**Reading text**
▬▬▬▬▬▬▬▬▬▬
I think that writing is nice but when it comes to high school and academic levels, it’s not fun anymore. I have written a diary in childhood and I also wrote some stories in adolescence. Nowadays I gave been writing in my blog a couple of years. In addition, I wrote a role playing game (but now it’s more like a novel) with many others. I think that I have a lot self-criticism when I write and because of that my role-playing ”career” is frozen at the moment. In my opinion, writing needs a lot of creativity. I don’t think myself as a creative person. Sometimes it’s very problematic in writing.

Nowadays my attitude to writing is a quite negative. Now I’m thinking, why? Maybe because I had a more negative than positive experience of writing from high school. It became clear in the high school that I have a slight dyslexia which increases the difficulty of writing (also in my mother tongue) and learning foreign languages. I’m used to living with that but it’s still hard to understand what has gone wrong in my essay when I have not applied myself enough to an essay’s topic.

I have to change my attitude to writing and trying even harder so that I can be a better writer. When I write in English I just want to get used to writing because starting to write would be easier for me in the future. In practice I promised to write something in English in my blog in every week.


I have to decrease my self-criticism when I write because a text can never be perfect. I write in my own style and it has strengths and weaknesses. At the end I still like to write!

-Vizu
This was my essay for the English lesson.
▬▬▬▬▬▬▬▬▬▬
**Recorded data**
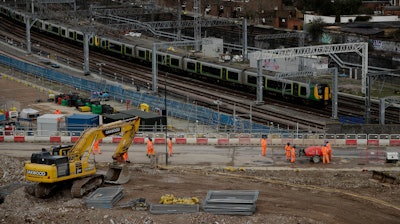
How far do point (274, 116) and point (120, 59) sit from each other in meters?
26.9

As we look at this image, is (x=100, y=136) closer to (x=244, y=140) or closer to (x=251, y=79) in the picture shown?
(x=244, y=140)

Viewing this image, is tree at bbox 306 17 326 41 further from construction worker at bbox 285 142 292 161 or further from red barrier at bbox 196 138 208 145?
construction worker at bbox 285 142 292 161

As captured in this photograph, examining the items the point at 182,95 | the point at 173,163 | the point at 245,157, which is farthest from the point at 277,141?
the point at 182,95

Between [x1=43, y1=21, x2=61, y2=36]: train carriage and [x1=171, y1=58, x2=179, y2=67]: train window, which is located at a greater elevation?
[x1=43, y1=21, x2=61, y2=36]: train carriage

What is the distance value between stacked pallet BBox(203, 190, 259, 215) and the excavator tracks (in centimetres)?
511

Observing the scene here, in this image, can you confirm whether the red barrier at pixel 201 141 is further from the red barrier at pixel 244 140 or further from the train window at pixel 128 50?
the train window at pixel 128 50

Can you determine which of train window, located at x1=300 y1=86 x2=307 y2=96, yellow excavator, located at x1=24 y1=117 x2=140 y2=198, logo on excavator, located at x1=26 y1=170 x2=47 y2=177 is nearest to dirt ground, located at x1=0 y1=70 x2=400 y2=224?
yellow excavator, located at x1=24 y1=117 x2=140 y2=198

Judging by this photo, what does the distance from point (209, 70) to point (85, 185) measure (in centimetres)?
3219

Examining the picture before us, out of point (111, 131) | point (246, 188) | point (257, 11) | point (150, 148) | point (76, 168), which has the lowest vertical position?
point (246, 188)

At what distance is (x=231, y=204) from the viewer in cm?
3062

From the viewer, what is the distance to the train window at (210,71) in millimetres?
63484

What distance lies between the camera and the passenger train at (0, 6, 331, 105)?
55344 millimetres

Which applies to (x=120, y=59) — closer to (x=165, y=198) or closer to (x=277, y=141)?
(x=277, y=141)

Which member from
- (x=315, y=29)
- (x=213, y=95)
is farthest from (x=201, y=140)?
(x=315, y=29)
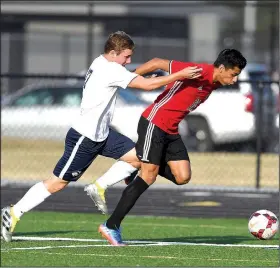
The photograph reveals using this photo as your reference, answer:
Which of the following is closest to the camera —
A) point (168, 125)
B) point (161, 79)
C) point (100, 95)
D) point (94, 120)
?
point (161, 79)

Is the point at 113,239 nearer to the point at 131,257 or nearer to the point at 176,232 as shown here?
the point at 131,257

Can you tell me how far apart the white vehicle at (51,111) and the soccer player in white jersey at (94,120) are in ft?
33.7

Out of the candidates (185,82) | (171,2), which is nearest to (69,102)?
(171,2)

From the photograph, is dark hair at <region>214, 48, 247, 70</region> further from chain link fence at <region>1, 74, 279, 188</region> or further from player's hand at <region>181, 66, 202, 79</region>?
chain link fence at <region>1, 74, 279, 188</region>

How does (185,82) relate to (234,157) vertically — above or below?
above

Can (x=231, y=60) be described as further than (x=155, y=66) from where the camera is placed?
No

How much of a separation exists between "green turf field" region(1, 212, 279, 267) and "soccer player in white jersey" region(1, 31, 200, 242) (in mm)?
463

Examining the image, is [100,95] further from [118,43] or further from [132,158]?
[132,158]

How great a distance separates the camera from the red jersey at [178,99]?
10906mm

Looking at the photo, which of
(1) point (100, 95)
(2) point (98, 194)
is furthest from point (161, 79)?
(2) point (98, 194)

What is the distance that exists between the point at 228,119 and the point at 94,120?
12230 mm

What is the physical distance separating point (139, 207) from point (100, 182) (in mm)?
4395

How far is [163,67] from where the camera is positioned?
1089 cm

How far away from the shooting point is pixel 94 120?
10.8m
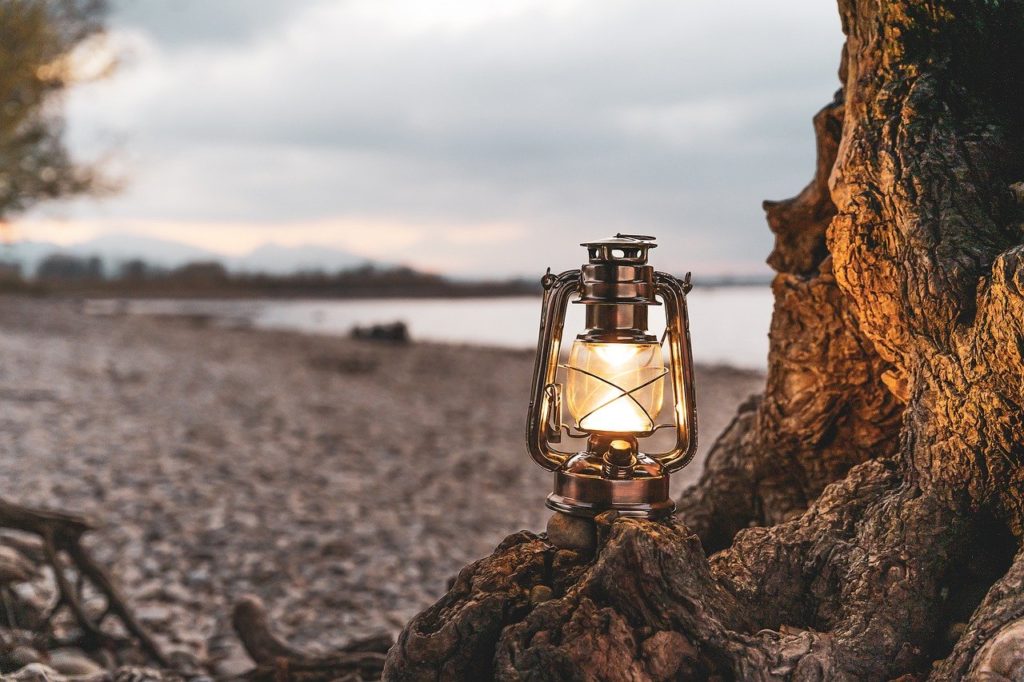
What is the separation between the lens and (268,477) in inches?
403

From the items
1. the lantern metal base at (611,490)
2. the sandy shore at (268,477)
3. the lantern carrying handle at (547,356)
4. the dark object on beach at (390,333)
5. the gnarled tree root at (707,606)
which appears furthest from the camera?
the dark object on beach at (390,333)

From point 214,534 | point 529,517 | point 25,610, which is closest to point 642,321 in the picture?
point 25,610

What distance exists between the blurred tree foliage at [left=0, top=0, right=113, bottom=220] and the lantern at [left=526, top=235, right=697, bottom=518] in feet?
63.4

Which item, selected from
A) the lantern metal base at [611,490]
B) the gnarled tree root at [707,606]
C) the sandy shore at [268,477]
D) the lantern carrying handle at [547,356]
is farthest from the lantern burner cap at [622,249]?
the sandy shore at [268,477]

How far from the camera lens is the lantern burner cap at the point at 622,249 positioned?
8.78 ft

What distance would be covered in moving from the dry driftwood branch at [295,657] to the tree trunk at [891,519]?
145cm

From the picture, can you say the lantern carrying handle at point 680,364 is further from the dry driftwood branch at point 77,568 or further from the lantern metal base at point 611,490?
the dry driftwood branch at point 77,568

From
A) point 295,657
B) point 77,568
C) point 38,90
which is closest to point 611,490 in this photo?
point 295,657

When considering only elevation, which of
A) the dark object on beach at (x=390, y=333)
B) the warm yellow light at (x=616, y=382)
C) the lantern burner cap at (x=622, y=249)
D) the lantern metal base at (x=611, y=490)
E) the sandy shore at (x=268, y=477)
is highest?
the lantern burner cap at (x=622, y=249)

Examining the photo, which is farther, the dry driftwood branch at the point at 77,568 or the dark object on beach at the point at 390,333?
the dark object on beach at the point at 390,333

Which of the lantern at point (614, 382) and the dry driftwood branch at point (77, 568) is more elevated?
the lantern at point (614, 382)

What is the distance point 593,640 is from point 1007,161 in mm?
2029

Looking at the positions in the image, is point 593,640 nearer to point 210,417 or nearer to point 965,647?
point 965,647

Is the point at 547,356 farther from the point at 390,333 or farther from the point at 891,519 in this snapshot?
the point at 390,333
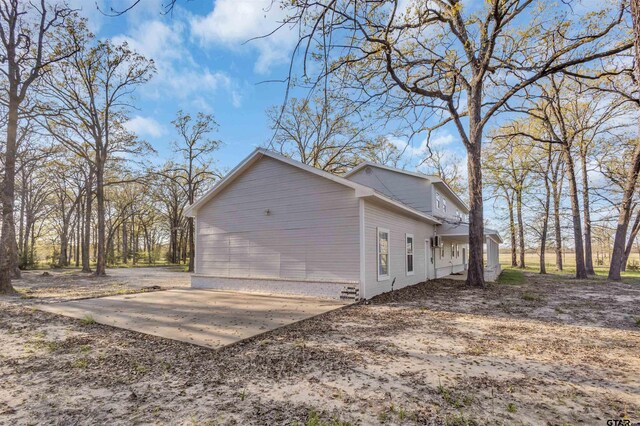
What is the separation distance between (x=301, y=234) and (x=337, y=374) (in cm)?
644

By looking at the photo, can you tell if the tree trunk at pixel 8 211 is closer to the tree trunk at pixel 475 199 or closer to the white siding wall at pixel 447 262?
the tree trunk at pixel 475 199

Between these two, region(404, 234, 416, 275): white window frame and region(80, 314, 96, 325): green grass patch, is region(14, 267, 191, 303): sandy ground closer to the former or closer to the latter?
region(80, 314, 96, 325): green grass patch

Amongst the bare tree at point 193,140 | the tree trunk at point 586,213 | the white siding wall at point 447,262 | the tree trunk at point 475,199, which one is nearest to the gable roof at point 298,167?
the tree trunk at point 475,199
▬▬▬▬▬▬▬▬▬▬
**Task details**
Transcribe everything in the essay on writing from "Nowadays my attitude" down to "an essay’s topic.".

**Answer below**
Nowadays my attitude to writing is a quite negative. Now I’m thinking, why? Maybe because I had a more negative than positive experience of writing from high school. It became clear in the high school that I have a slight dyslexia which increases the difficulty of writing (also in my mother tongue) and learning foreign languages. I’m used to living with that but it’s still hard to understand what has gone wrong in my essay when I have not applied myself enough to an essay’s topic.